# Materials provided:
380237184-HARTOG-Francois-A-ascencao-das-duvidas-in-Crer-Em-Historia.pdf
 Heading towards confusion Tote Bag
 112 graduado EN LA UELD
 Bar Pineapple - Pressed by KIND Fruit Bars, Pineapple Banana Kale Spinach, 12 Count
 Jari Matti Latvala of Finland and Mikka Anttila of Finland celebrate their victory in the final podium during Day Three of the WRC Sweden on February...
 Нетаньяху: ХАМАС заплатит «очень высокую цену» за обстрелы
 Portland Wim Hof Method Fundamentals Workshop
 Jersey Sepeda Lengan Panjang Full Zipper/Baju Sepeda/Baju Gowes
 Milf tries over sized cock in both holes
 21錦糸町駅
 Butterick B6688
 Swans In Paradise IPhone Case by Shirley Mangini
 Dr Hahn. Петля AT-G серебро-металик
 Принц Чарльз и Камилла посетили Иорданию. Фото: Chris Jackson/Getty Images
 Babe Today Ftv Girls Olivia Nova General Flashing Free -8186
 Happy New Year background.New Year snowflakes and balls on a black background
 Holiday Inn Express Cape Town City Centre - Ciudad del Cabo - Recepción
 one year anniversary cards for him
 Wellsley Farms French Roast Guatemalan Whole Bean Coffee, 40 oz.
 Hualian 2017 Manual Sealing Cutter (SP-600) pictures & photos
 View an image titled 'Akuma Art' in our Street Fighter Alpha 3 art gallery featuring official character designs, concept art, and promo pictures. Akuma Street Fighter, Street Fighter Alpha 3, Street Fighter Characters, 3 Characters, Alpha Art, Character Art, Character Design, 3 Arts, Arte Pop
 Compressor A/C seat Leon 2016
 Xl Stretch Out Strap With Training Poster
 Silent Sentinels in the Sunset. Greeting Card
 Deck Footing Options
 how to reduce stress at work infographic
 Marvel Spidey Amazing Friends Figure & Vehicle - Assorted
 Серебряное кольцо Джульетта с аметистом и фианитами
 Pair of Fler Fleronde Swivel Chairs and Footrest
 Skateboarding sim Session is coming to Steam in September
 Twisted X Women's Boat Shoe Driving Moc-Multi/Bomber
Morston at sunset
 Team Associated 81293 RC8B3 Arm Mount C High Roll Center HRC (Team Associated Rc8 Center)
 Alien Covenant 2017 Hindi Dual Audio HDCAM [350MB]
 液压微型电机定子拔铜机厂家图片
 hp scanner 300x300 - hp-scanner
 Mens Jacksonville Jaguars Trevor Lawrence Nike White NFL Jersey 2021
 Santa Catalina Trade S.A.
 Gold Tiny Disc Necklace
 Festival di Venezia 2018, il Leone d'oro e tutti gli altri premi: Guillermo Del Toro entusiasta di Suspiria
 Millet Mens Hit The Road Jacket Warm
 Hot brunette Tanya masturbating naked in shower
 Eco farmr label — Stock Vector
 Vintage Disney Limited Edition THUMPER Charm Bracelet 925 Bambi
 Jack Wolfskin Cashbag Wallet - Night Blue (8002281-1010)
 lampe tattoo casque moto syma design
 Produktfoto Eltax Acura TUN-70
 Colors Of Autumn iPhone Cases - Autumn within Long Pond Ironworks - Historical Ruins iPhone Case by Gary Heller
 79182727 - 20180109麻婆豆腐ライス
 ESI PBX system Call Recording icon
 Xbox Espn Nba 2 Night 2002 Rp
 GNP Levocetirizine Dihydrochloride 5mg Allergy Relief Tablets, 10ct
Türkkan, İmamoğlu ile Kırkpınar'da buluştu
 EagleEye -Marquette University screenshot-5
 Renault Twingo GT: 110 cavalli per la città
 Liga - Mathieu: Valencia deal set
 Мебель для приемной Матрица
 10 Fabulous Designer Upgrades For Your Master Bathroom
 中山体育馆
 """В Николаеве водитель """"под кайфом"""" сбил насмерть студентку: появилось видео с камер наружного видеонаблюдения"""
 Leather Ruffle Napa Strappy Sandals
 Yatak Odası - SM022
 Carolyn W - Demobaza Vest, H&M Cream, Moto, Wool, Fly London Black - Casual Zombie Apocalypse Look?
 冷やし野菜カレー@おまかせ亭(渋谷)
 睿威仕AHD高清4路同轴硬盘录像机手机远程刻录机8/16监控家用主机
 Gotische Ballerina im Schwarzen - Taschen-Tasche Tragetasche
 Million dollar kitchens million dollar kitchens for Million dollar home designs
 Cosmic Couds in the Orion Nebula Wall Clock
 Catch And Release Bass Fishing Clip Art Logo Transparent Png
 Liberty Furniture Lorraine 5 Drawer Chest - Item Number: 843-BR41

# Task to complete:
Extract the lines above, from the first one through the one containing "Jari Matti Latvala", and return only those, unchanged.

# Output below:
380237184-HARTOG-Francois-A-ascencao-das-duvidas-in-Crer-Em-Historia.pdf
 Heading towards confusion Tote Bag
 112 graduado EN LA UELD
 Bar Pineapple - Pressed by KIND Fruit Bars, Pineapple Banana Kale Spinach, 12 Count
 Jari Matti Latvala of Finland and Mikka Anttila of Finland celebrate their victory in the final podium during Day Three of the WRC Sweden on February...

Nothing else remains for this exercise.